▶

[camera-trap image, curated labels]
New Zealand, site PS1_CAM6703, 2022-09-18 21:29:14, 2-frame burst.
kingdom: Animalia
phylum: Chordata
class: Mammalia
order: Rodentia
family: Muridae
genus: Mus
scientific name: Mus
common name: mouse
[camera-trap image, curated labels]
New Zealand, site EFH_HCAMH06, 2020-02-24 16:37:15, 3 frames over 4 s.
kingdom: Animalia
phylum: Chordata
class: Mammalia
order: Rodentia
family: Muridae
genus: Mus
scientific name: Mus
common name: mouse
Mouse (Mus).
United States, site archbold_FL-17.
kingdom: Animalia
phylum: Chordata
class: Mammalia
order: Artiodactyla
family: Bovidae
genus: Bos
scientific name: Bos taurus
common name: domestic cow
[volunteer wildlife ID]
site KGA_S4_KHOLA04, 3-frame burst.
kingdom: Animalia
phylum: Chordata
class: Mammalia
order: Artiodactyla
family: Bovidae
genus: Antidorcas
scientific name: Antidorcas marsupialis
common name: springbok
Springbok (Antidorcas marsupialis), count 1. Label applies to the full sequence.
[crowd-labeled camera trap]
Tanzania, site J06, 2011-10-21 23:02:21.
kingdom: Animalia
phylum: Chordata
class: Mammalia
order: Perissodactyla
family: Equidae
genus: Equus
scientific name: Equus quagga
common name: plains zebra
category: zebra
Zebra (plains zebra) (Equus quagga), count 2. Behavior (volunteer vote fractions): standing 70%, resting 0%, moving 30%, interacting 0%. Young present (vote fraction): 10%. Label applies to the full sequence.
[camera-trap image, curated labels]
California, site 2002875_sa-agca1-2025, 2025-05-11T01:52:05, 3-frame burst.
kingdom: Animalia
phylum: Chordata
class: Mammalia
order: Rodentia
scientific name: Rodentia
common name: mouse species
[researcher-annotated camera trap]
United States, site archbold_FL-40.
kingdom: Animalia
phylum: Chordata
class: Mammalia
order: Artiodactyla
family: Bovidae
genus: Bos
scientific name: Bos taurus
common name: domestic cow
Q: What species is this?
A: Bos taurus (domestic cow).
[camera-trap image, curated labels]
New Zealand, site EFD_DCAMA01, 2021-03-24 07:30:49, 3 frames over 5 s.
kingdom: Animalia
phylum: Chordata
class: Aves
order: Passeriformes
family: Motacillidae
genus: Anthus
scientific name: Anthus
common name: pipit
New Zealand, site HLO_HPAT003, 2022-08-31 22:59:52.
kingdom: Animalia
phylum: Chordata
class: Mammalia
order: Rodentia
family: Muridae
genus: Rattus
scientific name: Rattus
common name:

◀

## EXERCISE
Using the material above, return each line in which the word "frames" occurs.

## EXERCISE RESULT
New Zealand, site EFH_HCAMH06, 2020-02-24 16:37:15, 3 frames over 4 s.
New Zealand, site EFD_DCAMA01, 2021-03-24 07:30:49, 3 frames over 5 s.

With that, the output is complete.